Different doses of IRS4 plasmid, Flag-tag empty plasmid (M, mock control) or nothing (un) were transfected into Huh7.5.1 cells infected with HCV JFH1. 24 hours later the cells were treated with 100IU/mL IFN-α (A) for 24 hours and the relative expression levels of HCV RNA were examined by real time PCR. (B) Two mutants IRS4 (1-334) and IRS4 (401–1093) that do not bind to USP18 have no effect on interferon anti-HCV activity. Flag empty vector (M, mock control) or IRS4 mutant 1-334 or 401-1093 were transfected into Huh7.5.1 cells infected with HCV JFH1. 24 hours later the cells were treated with 100 IU/mL IFN-α (A) for 24 hours and the relative expression levels of HCV RNA were examined by real time PCR. (C) Dosage effects of IFN-α (0, 1, 10, 100, 1000 IU/mL) on HCV replication in IRS4-overexpressed Huh7.5.1 cells infected with HCV JFH1. Relative expression levels of HCV RNA were examined by real time PCR. The values are displayed as the expression level of JFH1 HCV relative to Flag-tag empty vector (mock).
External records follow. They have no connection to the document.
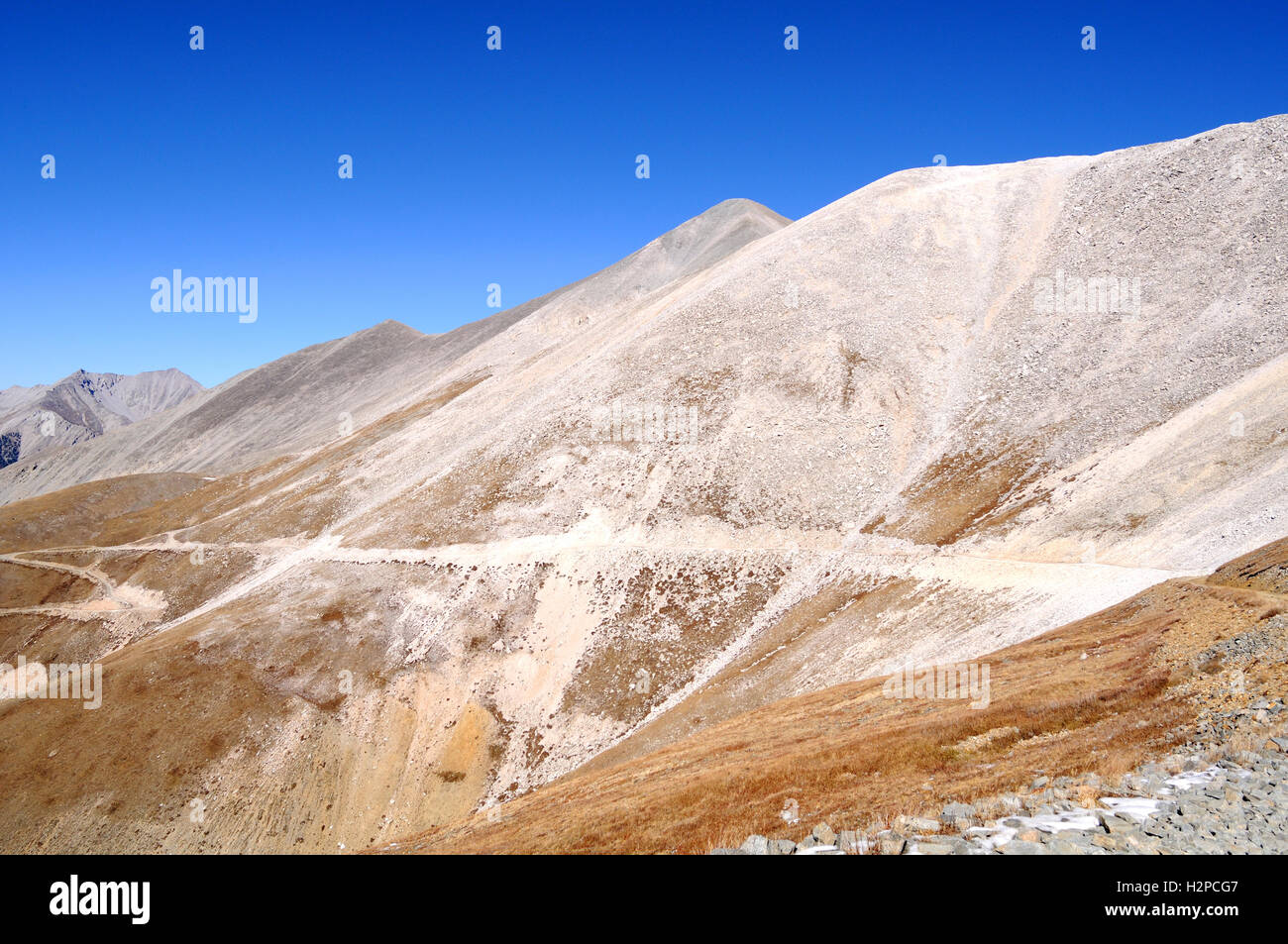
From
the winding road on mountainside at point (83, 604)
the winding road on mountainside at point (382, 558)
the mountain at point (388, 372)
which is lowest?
the winding road on mountainside at point (83, 604)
Error bars indicated mean±SD, ^*P<0.05, ^**P<0.01. (D) IRS4 knock-down inhibited IFN-α induced anti-HCV activity. JFH1 infected Huh7.5.1 cells were transfected with siIRS4, negative control (NC) or untreated (un), 24 hours later the cells were treated with 100 IU/mL IFN-α for 24 hours and the relative expression levels of HCV RNA were examined by real time PCR.